Department of Gynaecological Oncology, Clinic for Surgery, Cancer and Women's Diseases, University Hospital of North Norway, Tromsø, Norway.
Research Group for Gynaecological Oncology, Department of Medical Biology, Faculty of Health Sciences, University of Tromsø, Tromsø, Norway.
BJOG. 2019 Jun;126(7):936-943. doi: 10.1111/1471-0528.15579. Epub 2019 Jan 25.
After successful progestin therapy for endometrial hyperplasia (EH), the risk of relapse remains. We aimed to assess if immunohistochemical (IHC) expression of progesterone receptor isoforms, PR-A and PR-B, in endometrial glands and stroma in pre-treatment endometrial biopsies was related to relapse of EH.
Biopsy material originated from women with low-risk and medium-risk EH recruited to a recent Norwegian multicentre randomised trial. Participants (n = 153) had been treated for 6 months with three different progestin regimens.
One hundred and thirty-five of the 153 women achieved therapy response and underwent follow up for 24 months after therapy withdrawal. Fifty-five women relapsed during follow up. Pre-treatment endometrial biopsies from 94 of the 135 responding women were available for IHC staining.
Immunohistochemical staining was performed separately for PR-A and PR-B and IHC expression was evaluated in endometrial glands and stroma by a histological score (H-score) using light microscopy.
Immunohistochemical expression of PR-A and PR-B in endometrial glands and stroma in women with or without relapse of EH.
Low PR-A in endometrial glands (P = 0.013) and stroma (P < 0.001), and high PR-B in endometrial glands (P = 0.001) in pre-treatment endometrial biopsy have a statistically significant association with relapse of EH. Women with a pre-treatment ratio of PR-A:PR-B ≤ 1 have a higher risk of relapse (71%) compared with women with a ratio of PR-A:PR-B > 1 (19%; P < 0.001).
Immunohistochemical expression of PR-A and PR-B in pre-treatment endometrial biopsy proves valuable as a predictor of relapse in EH.
Pre-treatment endometrial expression of PR-A and PR-B is a valuable predictor of relapse in endometrial hyperplasia.
子宫内膜增生(EH)经孕激素治疗成功后,仍有复发的风险。
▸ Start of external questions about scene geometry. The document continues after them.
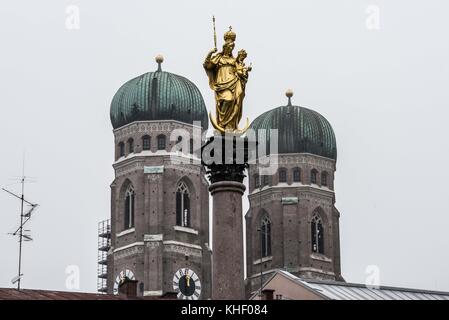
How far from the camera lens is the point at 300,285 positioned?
7888cm

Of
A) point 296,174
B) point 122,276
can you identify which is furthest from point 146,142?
point 296,174

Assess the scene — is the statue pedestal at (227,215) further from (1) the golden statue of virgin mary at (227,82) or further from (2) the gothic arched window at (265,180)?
(2) the gothic arched window at (265,180)

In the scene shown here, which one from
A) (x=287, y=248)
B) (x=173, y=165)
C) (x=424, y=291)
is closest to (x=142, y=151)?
(x=173, y=165)

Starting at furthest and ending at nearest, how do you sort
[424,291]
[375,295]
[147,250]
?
1. [147,250]
2. [424,291]
3. [375,295]

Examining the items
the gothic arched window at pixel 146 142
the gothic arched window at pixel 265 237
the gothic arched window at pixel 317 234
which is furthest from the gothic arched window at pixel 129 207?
the gothic arched window at pixel 317 234

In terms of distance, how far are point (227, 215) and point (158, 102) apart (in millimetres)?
79238

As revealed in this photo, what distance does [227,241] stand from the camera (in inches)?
1693

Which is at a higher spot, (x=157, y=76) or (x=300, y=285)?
(x=157, y=76)

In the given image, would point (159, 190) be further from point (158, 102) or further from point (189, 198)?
point (158, 102)

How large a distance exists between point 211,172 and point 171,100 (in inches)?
3089

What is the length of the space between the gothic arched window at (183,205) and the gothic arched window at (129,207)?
348 cm

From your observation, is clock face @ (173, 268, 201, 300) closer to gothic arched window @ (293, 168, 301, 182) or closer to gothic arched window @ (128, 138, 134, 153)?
gothic arched window @ (128, 138, 134, 153)
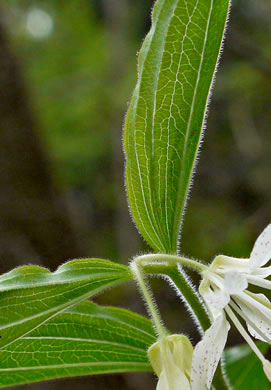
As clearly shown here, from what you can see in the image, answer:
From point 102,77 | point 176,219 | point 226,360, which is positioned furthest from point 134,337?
point 102,77

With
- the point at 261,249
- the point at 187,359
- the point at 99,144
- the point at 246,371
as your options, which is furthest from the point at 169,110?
the point at 99,144

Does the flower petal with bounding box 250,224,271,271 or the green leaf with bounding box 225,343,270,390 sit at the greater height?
the flower petal with bounding box 250,224,271,271

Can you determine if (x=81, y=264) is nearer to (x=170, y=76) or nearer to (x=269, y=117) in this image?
(x=170, y=76)

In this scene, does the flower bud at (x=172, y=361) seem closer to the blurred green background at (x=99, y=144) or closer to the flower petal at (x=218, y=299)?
the flower petal at (x=218, y=299)

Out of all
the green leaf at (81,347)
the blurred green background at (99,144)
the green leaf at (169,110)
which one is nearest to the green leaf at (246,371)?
the green leaf at (81,347)

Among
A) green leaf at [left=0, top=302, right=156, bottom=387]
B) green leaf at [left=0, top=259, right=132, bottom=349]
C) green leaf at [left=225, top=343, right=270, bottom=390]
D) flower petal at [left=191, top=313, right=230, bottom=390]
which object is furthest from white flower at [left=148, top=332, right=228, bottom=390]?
green leaf at [left=225, top=343, right=270, bottom=390]

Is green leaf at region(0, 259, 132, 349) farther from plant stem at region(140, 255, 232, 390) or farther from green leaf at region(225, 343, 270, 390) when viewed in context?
green leaf at region(225, 343, 270, 390)
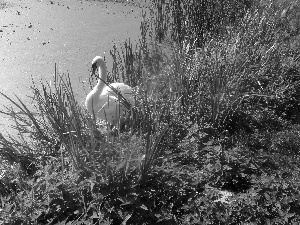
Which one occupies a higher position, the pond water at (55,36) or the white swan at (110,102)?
the white swan at (110,102)

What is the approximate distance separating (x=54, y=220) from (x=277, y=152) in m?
1.17

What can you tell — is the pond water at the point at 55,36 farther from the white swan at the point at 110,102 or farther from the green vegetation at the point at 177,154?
the green vegetation at the point at 177,154

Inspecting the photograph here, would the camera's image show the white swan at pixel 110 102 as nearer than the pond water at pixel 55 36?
Yes

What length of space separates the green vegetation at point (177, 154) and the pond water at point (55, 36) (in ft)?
2.20

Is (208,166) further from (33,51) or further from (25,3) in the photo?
(25,3)

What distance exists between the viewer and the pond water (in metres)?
3.14

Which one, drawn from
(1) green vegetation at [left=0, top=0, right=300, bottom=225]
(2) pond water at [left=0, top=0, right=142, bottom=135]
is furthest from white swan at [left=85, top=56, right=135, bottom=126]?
(2) pond water at [left=0, top=0, right=142, bottom=135]

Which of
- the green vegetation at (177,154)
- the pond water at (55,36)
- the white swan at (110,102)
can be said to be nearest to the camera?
the green vegetation at (177,154)

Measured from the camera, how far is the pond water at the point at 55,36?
3.14m

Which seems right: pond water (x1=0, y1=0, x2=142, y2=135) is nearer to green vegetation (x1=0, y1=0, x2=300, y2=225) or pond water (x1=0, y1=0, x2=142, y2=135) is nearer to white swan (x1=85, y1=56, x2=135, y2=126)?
white swan (x1=85, y1=56, x2=135, y2=126)

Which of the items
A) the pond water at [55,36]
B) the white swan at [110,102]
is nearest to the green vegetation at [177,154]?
the white swan at [110,102]

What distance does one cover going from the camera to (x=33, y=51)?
362cm

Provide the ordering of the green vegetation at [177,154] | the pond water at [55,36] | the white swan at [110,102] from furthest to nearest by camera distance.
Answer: the pond water at [55,36] < the white swan at [110,102] < the green vegetation at [177,154]

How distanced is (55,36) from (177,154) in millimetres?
2549
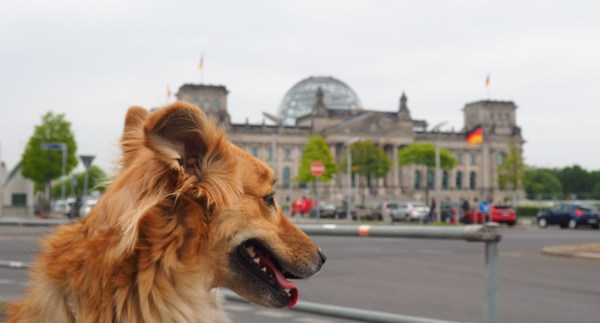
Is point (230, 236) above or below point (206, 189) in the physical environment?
below

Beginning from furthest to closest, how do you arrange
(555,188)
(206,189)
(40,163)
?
1. (555,188)
2. (40,163)
3. (206,189)

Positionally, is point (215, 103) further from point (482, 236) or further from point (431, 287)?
point (482, 236)

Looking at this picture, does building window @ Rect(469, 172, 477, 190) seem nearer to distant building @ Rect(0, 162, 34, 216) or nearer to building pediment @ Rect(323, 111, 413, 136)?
building pediment @ Rect(323, 111, 413, 136)

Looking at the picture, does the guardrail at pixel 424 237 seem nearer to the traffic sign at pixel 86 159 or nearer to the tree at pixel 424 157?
the traffic sign at pixel 86 159

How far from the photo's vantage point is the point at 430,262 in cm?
1148

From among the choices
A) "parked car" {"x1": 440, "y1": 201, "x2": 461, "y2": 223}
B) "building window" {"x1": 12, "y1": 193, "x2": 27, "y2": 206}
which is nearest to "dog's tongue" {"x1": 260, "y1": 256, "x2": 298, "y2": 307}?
"parked car" {"x1": 440, "y1": 201, "x2": 461, "y2": 223}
本研究旨在评估孕激素受体(PR)亚型 PR-A 和 PR-B 在治疗前子宫内膜活检中的腺体和间质的免疫组化(IHC)表达与 EH 复发是否相关。
活检材料来自参加挪威多中心随机试验的低风险和中风险 EH 女性。参与者(n=153)接受了 6 个月的三种不同孕激素治疗方案。
153 名女性中,135 名达到治疗反应,并在停药后随访 24 个月。55 名女性在随访期间复发。135 名有反应的女性中,94 名的治疗前子宫内膜活检可用于 IHC 染色。
分别对 PR-A 和 PR-B 进行免疫组化染色,并通过组织学评分(H 评分)用光学显微镜评估子宫内膜腺体和间质中的 IHC 表达。
EH 复发和未复发女性治疗前子宫内膜腺体和间质中 PR-A 和 PR-B 的免疫组化表达。
治疗前子宫内膜活检中,腺体(P=0.013)和间质(P<0.001)中低 PR-A 以及腺体(P=0.001)中高 PR-B 与 EH 复发有统计学显著相关性。治疗前 PR-A:PR-B 比值≤1 的女性复发风险(71%)高于比值>1 的女性(19%;P<0.001)。
治疗前子宫内膜活检中 PR-A 和 PR-B 的 IHC 表达可作为 EH 复发的预测指标。
治疗前子宫内膜 PR-A 和 PR-B 的表达是子宫内膜增生复发的一个有价值的预测指标。